EXERCISE GOAL:
Count the lines in the material below that contain the word "pixel". Give only the number.

DATA ENTRIES:

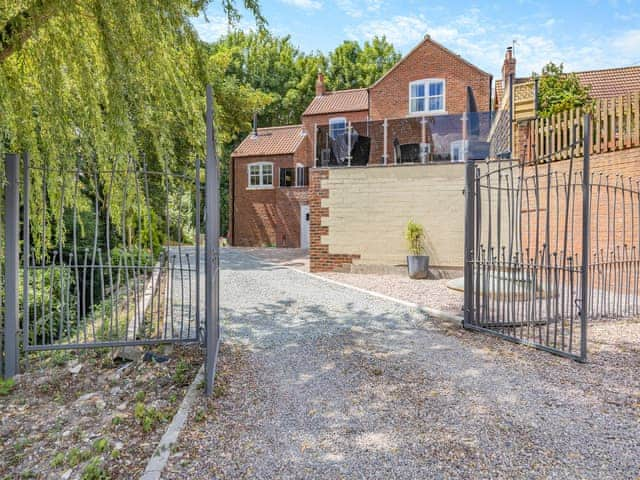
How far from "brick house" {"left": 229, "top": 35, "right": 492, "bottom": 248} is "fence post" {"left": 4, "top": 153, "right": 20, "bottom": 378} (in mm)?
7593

--

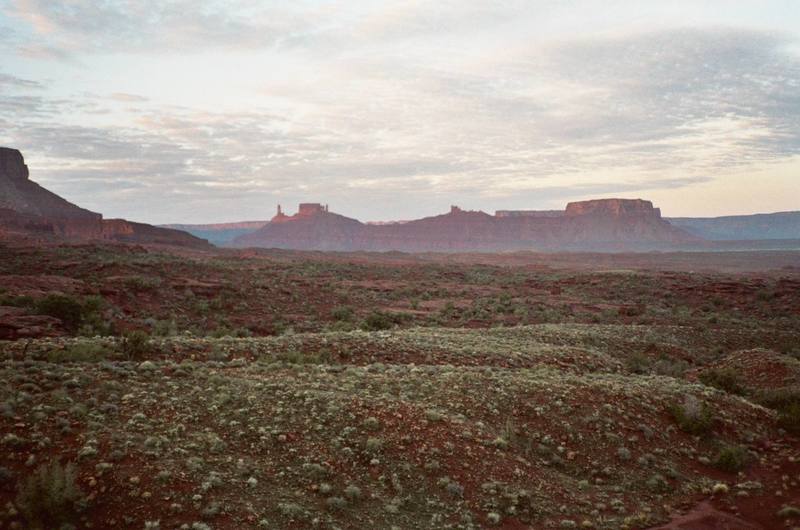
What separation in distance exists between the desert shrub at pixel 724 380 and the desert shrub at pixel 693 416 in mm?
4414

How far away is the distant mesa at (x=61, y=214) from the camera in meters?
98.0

==

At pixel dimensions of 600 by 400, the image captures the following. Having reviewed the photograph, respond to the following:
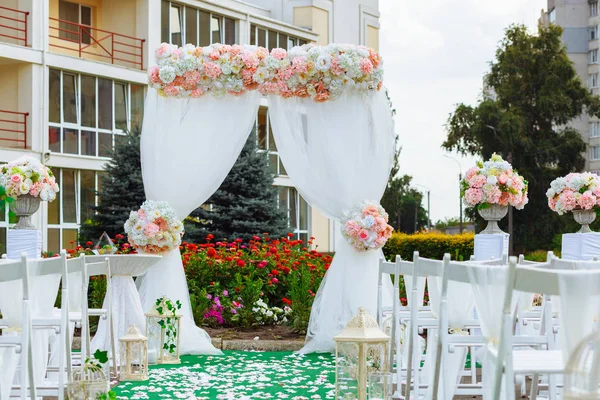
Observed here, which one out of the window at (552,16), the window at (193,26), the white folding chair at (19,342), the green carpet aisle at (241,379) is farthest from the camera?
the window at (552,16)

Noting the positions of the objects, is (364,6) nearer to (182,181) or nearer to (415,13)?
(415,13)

RESPONSE:
2